[Image and question records]
########################################

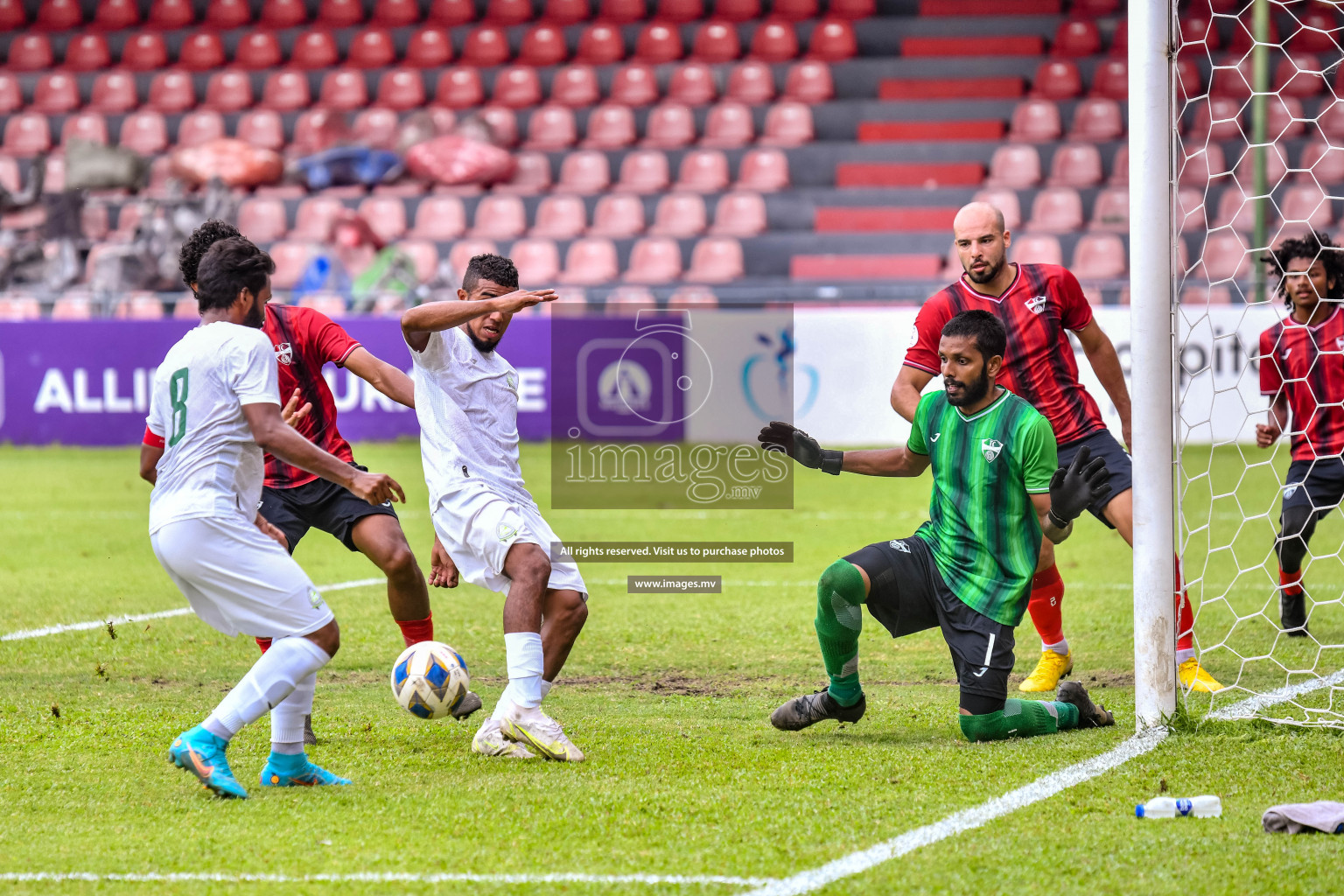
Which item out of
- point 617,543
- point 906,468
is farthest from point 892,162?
point 906,468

########################################

» EXERCISE: Repeat the material above word for word and skip every image in it.

» CORRECT OUTPUT:
Which item out of
- point 617,543
- point 906,468
is farthest from point 892,162?
point 906,468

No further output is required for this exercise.